* Exercise aim:
Repeat every entry in full. Match each line exactly.

* Exercise inputs:
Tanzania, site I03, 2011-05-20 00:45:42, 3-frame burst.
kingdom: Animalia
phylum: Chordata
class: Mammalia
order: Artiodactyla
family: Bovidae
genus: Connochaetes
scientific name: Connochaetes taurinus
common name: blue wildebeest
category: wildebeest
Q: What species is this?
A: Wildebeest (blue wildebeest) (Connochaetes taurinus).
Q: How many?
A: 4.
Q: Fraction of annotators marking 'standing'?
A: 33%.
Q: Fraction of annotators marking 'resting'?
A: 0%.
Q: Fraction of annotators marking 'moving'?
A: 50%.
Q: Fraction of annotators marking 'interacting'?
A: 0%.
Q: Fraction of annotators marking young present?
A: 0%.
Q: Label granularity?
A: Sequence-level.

* Task result:
Tanzania, site I03, 2011-05-20 00:45:42, 3-frame burst.
kingdom: Animalia
phylum: Chordata
class: Mammalia
order: Artiodactyla
family: Bovidae
genus: Connochaetes
scientific name: Connochaetes taurinus
common name: blue wildebeest
category: wildebeest
Q: What species is this?
A: Wildebeest (blue wildebeest) (Connochaetes taurinus).
Q: How many?
A: 4.
Q: Fraction of annotators marking 'standing'?
A: 33%.
Q: Fraction of annotators marking 'resting'?
A: 0%.
Q: Fraction of annotators marking 'moving'?
A: 50%.
Q: Fraction of annotators marking 'interacting'?
A: 0%.
Q: Fraction of annotators marking young present?
A: 0%.
Q: Label granularity?
A: Sequence-level.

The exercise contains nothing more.